Legislative wrangling, a well-coordinated Republican opposition and the sheer complexity of an issue that consumes nearly one-fifth of the nation's economy have taken a toll on the president and his bold ambitions. Polls show that support for Obama's handling of health reform has declined as anxiety deepens about its effect on middle-class, insured Americans.
"There was a view that because of the recession this could be sold as an economic fix," said Howard Paster, President Bill Clinton's legislative affairs director in 1993. "That's not selling. The public has spoken loudly."
With the debate shifting from partisan-charged Capitol Hill to the kitchens, diners and churches of America, Democrats are under pressure to counter the GOP's "risky experiment" story line.
Four congressional committees have approved bills, largely on party lines, that would require that every person carry health insurance, would offer credits to families and small businesses that have trouble affording coverage and would begin to realign financial incentives toward performance-based care.

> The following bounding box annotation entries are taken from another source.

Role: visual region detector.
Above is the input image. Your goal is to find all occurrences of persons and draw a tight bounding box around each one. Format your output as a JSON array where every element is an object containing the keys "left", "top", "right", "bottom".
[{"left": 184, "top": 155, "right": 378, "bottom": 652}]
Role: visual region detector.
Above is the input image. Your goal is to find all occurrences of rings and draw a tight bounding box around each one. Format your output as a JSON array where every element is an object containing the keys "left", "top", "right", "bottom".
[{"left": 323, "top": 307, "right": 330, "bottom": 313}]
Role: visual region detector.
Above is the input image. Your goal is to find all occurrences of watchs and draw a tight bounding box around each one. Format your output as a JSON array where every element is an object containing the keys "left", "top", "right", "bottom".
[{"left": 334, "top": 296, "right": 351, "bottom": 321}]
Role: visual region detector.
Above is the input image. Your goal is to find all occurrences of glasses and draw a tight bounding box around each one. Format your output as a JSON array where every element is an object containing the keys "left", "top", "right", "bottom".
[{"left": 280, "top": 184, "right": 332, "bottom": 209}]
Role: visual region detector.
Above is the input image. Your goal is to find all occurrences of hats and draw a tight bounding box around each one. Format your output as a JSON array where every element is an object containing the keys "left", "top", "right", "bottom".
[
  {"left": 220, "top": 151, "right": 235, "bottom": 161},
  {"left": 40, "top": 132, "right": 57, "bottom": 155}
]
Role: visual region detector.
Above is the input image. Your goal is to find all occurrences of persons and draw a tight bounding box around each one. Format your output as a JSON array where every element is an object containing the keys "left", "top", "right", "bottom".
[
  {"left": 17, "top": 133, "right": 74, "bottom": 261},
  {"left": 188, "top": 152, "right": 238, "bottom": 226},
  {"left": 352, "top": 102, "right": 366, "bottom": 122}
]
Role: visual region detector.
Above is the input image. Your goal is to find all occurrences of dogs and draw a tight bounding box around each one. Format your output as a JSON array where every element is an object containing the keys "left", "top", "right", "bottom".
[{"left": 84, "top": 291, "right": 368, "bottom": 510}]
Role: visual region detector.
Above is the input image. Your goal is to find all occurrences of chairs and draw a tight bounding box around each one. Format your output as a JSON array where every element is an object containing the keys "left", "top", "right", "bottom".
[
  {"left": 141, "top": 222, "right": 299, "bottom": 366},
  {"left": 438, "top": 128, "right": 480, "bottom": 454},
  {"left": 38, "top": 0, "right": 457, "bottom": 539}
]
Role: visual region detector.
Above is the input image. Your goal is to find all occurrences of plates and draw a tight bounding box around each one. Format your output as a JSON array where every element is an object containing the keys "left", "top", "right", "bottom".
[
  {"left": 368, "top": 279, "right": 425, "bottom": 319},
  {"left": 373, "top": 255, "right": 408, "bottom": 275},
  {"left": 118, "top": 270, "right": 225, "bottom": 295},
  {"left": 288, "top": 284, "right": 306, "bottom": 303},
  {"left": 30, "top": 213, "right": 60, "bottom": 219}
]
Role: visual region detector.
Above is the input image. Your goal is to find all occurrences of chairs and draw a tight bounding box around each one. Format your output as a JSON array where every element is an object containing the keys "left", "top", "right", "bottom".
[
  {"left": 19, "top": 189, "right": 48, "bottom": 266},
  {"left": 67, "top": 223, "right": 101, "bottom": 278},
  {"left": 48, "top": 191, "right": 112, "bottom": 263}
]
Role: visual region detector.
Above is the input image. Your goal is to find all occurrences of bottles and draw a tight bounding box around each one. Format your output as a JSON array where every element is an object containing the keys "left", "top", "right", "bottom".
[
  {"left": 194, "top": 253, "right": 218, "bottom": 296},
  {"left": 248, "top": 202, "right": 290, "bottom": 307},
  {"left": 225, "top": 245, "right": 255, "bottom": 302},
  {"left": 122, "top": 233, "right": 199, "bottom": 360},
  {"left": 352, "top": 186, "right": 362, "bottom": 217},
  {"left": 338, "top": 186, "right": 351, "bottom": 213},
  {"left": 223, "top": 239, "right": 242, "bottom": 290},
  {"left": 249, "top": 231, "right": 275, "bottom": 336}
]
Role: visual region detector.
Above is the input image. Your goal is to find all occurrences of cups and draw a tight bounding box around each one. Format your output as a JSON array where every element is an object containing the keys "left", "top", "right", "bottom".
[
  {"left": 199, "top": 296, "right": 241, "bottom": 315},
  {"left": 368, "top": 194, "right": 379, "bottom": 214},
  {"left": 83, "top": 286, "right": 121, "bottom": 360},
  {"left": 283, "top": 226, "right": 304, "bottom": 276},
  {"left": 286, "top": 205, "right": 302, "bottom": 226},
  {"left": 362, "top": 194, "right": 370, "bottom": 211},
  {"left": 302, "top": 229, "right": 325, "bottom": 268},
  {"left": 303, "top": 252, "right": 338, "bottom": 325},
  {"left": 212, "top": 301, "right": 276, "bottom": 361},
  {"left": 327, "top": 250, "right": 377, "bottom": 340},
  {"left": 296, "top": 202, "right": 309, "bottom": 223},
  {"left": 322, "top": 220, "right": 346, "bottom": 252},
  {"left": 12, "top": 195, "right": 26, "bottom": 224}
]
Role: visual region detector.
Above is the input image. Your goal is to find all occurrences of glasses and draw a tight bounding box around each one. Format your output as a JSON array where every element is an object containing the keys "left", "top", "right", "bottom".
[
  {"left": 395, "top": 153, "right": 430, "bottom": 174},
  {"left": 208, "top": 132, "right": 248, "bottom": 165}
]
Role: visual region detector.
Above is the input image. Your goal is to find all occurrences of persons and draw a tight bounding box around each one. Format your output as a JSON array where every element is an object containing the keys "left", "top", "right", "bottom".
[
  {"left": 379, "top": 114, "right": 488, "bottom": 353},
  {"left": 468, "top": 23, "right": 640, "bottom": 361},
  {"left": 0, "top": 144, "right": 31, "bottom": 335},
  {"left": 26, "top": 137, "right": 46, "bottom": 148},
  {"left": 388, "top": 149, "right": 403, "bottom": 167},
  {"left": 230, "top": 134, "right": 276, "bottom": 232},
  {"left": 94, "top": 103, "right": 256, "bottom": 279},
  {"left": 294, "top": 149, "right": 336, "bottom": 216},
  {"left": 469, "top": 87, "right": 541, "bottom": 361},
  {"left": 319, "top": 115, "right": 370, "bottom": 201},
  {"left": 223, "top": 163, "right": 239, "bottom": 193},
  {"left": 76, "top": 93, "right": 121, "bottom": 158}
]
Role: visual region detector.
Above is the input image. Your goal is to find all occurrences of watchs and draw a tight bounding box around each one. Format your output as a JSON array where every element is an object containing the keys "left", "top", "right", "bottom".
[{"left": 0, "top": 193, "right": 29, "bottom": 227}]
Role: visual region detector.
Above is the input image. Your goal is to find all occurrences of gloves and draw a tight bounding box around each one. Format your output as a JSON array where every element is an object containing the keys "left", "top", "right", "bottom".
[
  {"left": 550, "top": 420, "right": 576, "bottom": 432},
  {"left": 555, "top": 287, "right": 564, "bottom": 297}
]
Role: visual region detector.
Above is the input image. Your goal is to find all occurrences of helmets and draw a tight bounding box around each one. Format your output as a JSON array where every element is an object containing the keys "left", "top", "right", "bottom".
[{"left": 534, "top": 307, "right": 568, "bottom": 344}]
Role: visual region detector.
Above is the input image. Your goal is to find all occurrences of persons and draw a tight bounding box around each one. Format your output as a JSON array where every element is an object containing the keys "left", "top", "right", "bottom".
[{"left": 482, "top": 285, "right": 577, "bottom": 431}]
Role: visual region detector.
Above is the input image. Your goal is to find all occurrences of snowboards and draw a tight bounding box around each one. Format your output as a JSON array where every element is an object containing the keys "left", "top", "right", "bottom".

A key fifth committee in the Senate is negotiating a more centrist bill, which could pave the way for a less-ambitious compromise.
"Over the next few weeks, we must build upon the historic consensus that has been forged and do the hard work necessary to seize this unprecedented opportunity," Obama said Saturday.
By leaving the bill-writing up to Congress, Obama is better-positioned to claim success no matter which bill is adopted. Already, he has abandoned his opposition to the proposed requirement that everyone have insurance, known as an individual mandate, and signaled a willingness to consider financing schemes -- including tax increases -- that originally were not on his agenda.
His patient, hands-off style -- reminiscent of his methodical primary campaign last year -- has frustrated some anxious Democrats but stands in stark contrast to Clinton's unsuccessful strategy of crafting a 1,300-page bill in secret and then pressing lawmakers to approve it.
Both political parties and dozens of interest groups intend to be heavily engaged throughout August with television ads, door-to-door campaigning, traditional town hall meetings and Internet-based, grass-roots activities.